Download part of a file using HttpWebRequest without headers

I'm trying to download a portion of a file in C# using an HttpWebRequest, and am doing so successfully, but only to some degree. While my method works fine with text-based files (eg. .txt, .php, .html, etc.) it doesn't seem to play friendly with other things such as .jpg, .png, etc. which is a problem, because it should download just fine regardless of the file-type (It's just a download, not something to open the file, so file-type is irrelevant).

The problem is, while downloading text-based files properly, it doesn't play so nicely with other file-types.

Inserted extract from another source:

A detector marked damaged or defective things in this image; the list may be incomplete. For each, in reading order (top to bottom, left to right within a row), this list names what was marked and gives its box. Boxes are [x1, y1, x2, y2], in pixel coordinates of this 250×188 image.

For example, I tried using the method for a .jpg, and it had extra data at the beginning of the file (Possibly HTTP response header?) and was roughly 200 KB larger than the actual file-size.

I'm using the following method to download the files (I've set the URLto the correct URL (Yes, I have octuple checked, it is the correct URL.), and I've set threads to 1 (thus downloading the entire file) which works for text-based files but not other file-types):

    public static string DownloadSector(string fileurl, int sector)
    {
        string result = string.Empty;
        HttpWebRequest request;
        request = WebRequest.Create(fileurl) as HttpWebRequest;

        //get first 1000 bytes
        request.AddRange(sectorSize*sector, ((sector + 1) * sectorSize) - 1);
        //request.

        Console.WriteLine("Range: " + (sectorSize * sector) + " - " + (((sector + 1) * sectorSize) - 1));

        // the following code is alternative, you may implement the function after your needs
        using (WebResponse response = request.GetResponse())
        {
            Console.WriteLine("Content length:\t" + response.ContentLength);
            Console.WriteLine("Content type:\t" + response.ContentType);
            using (StreamReader sr = new StreamReader(response.GetResponseStream()))
            {
                result = sr.ReadToEnd();
            }
        }
        return result;
    }

So, any idea what the problem is and how to fix this?

Upvotes: 0

Views: 827

Answers (1)

John Wu
John Wu

Reputation: 52290

The HTTP body of an image response is not a bytestream that you can use in an image viewer directly. Images are binary, while HTTP only allows for strings.

Instead, the HTTP body in this case is typically (depending on your content negotiation i.e. your accept/encoding headers) a Base64 string.

So change this

return result;

to this

return Convert.FromBase64String(result);

(and change your return type to byte[]).